Les facteurs de l’hésitation vaccinale


En 2019, l’OMS classait ce phénomène parmi les 10 plus grandes menaces pour la santé mondiale. L’hésitation vaccinale se manifeste comme un refus plus ou moins poussé du vaccin – de tout vaccin en général ou de certains seulement, comme les nouveaux vaccins à ARNm (de type Pfizer ou Moderna).


Une étude McKinsey (cabinet de conseil stratégique international qui réalise des études sectorielles) de septembre 2021 estimait qu’environ 80 millions d’Américains des États-Unis (sur 329 millions) seraient encore à vacciner. Elle se basait sur son analyse d’un échantillon (2125 personnes) représentatif de la population étasunienne globale, où elle a identifié un noyau de 14 % « d’adopteurs improbables », 8 % de « prudents » qui doivent gagner en confiance et 7 % « d’intéressés » qui se renseignent pour se faire vacciner – soit 29 % au total.


En France, sur un échantillon de 929 Français, Bénavent et Happydemics isolaient en juillet 2021 un noyau de complotisme de 21 % d’individus manifestant une résistance variable à la vaccination : 11 % préférant attendre, 6 % de réfractaires convaincus et 4 % déclarant qu’ils s’y soumettront uniquement par obligation.


Une synthèse de 15 études montre qu’une large variété de facteurs influenceraient l’hésitation vaccinale : l’ethnicité, le statut d’actif ou non, les croyances personnelles, la religiosité, la tendance politique (partis extrêmes, populisme et abstentionnisme), le genre, le niveau d’éducation, l’âge, le niveau de revenus, la perception du risque infectieux, le manque de confiance dans les autorités sanitaires, la science, la médecine et les informations ou encore les doutes sur le vaccin.

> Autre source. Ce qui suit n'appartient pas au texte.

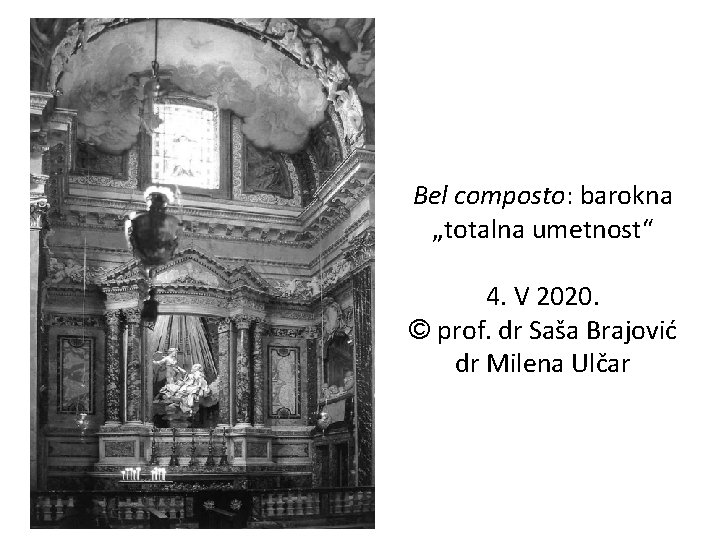 Bel composto: barokna „totalna umetnost“ 4. V 2020. © prof. dr Saša Brajović dr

Les raisons de l’hésitation


Un premier ensemble de raisons possiblement rationnelles se détache : le libre choix, les potentiels effets secondaires et maladies que déclencherait la vaccination, la non-efficacité des vaccins proposés ou encore la possibilité de transmettre le virus malgré l’injection ce qui la rendrait inutile (sachant que l’objectif premier d’un vaccin est davantage d’éviter de développer une forme grave de la maladie considérée, comme pour le Covid, ndlr).


D’autres logiques sont également invoquées comme le refus des vaccins en général, les doutes sur les sérums (fraction liquide du sang contenant notamment les anticorps et souvent confondu avec les vaccins, ndlr) et leur procédure d’accréditation, sur leur utilité contre une pathologie considérée comme surtout bénigne, leur provenance et mode d’action, la certitude d’être déjà immunisé… Existent aussi des raisons associées à l’acte d’injection comme la peur de la douleur, des piqûres, d’une injection incorrecte ou de contracter des infections.


En revanche, une variable ressort clairement : le jugement de confiance envers les institutions comme les politiques pour sortir de la crise. Ce rejet était manifeste avant le vaccin.


L’étude que nous réalisons sur des données recueillies au début du premier confinement (avril 2020) met déjà en évidence des réfractaires aux préconisations gouvernementales : Les « antivax » ne sont donc pas tous nés avec l’apparition des vaccins. Ceci montre une résistance puisant à des sources d’origines plus profondes, plus sociales.


La cause « vaccin » est ici une raison annexe plus avouable qu'un individualisme social, une résistance au système, très consubstantielles à la notion de libertés individuelles.


Une perméabilité des discours


Si genre, niveau d’études, revenu ou lieu de vie jouent peu, à l’inverse politisation et sensibilité aux contenus « antisystèmes » semblent rendre plus perméables aux discours « vaccino-sceptique » ou « anti-passe ».


L’hésitation vaccinale est alors un processus social complexe et dynamique qui se nourrit de multiples réseaux d’influence, de sens et de logique. Les opinions et les pratiques des individus en matière de vaccination s’analysent comme un processus continu qui évolue selon les contextes personnels et sociaux.